Exactly the lines from the one containing "2024-06-09T15:13:47, 3-frame burst." through the final line of the data are to be written out again, with nothing added.

— GIVEN INFORMATION —
..........

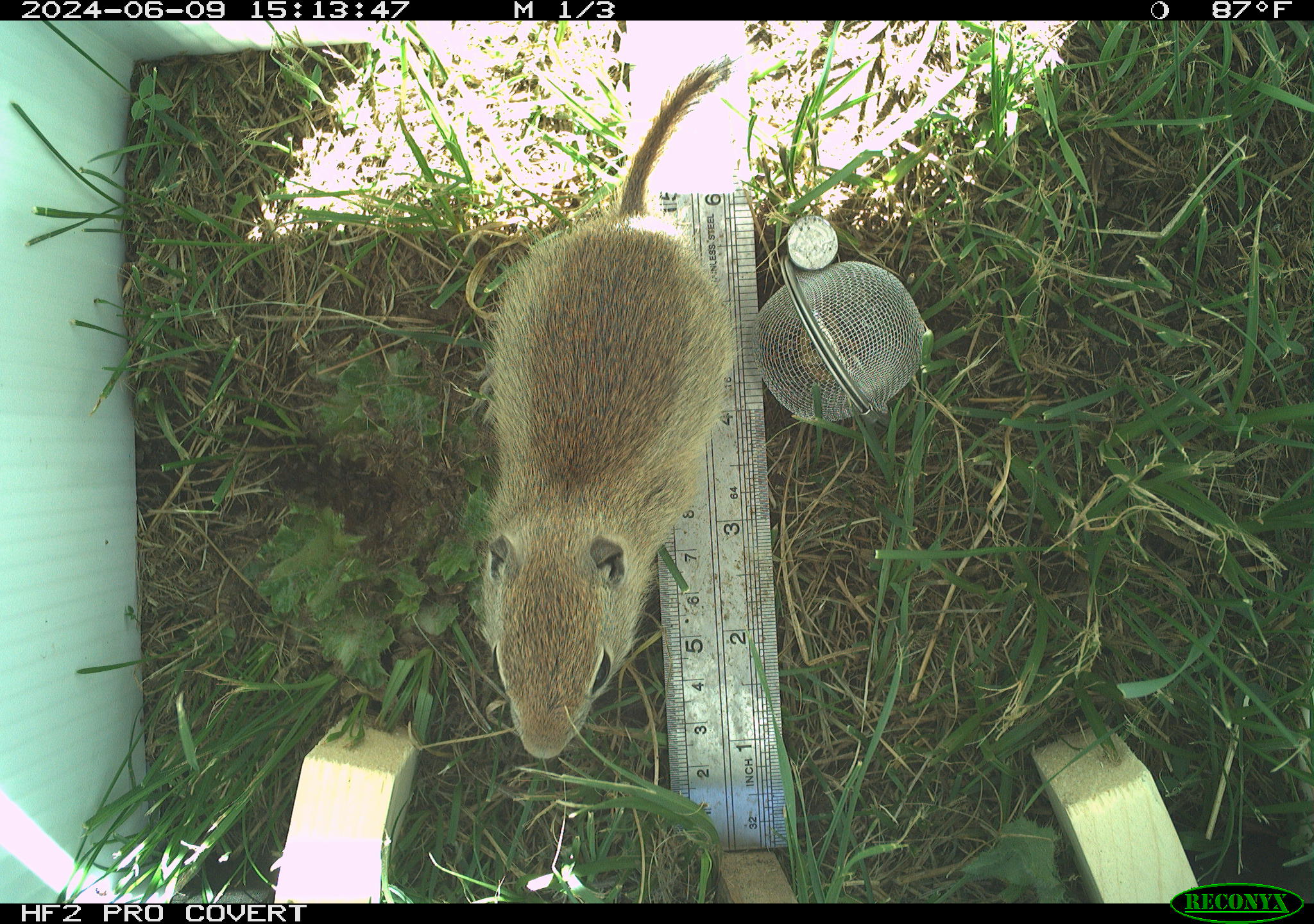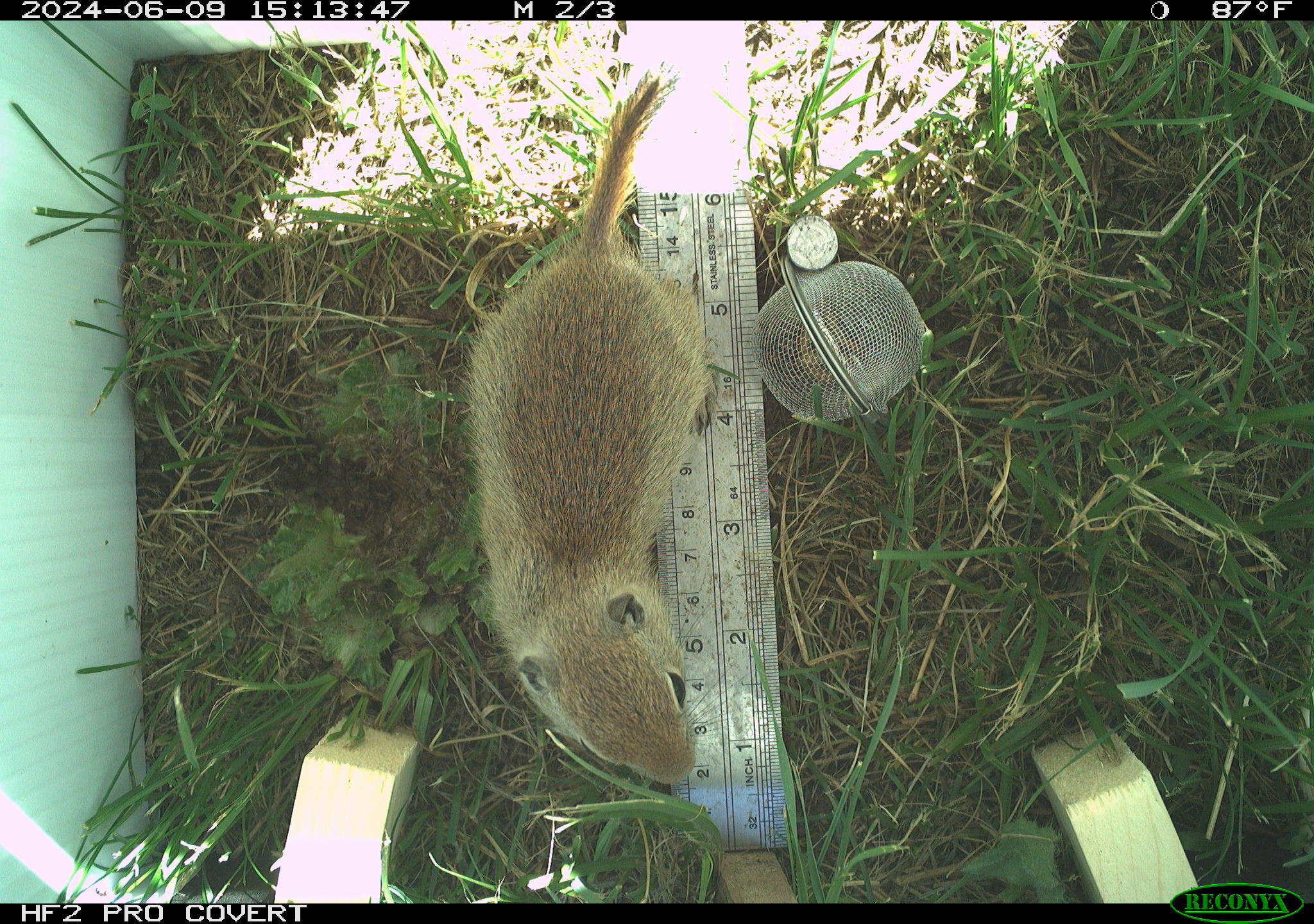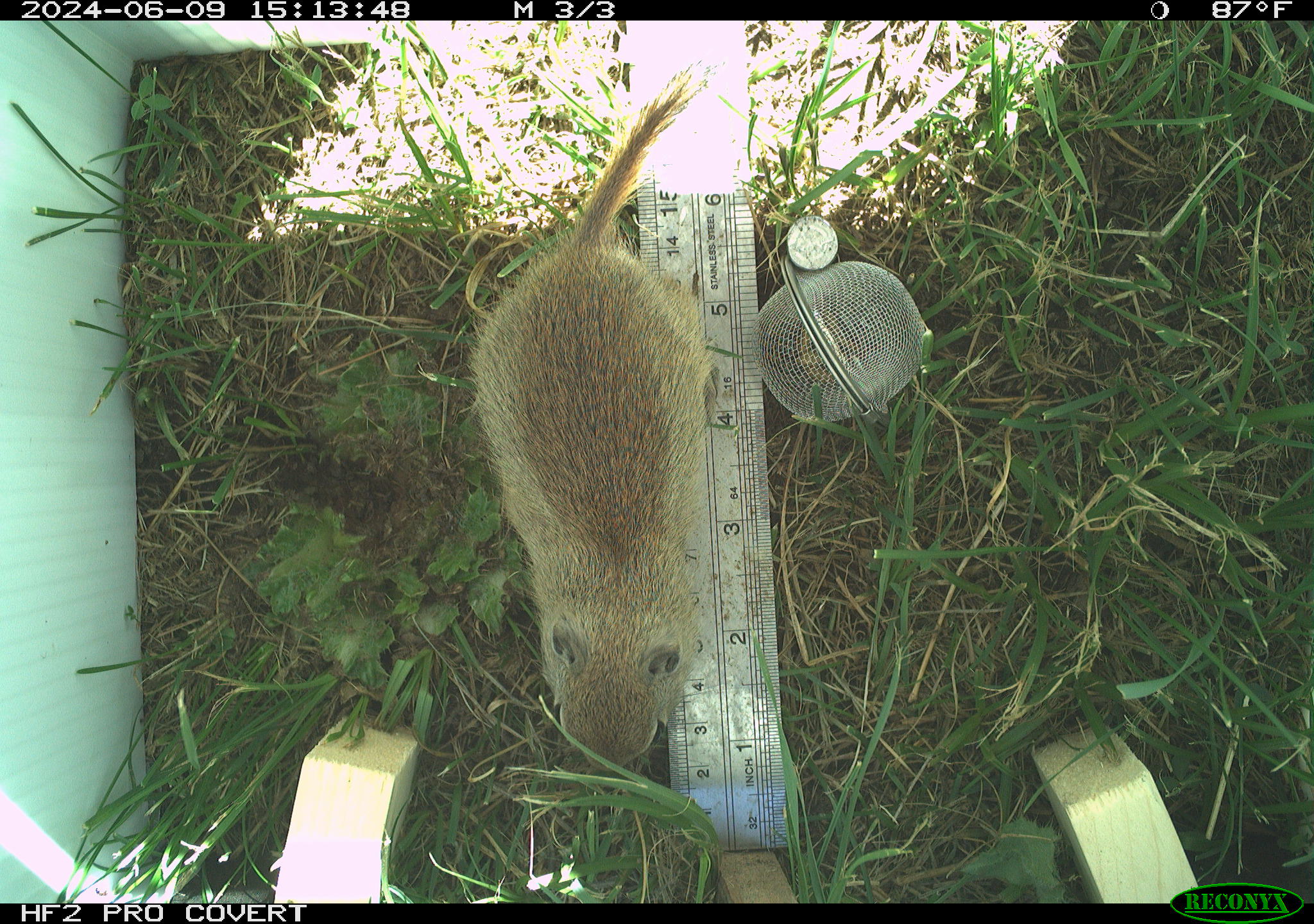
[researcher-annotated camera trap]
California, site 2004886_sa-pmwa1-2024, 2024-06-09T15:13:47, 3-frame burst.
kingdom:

..........

— RESPONSE FOR THIS EXERCISE —
California, site 2004886_sa-pmwa1-2024, 2024-06-09T15:13:47, 3-frame burst.
kingdom:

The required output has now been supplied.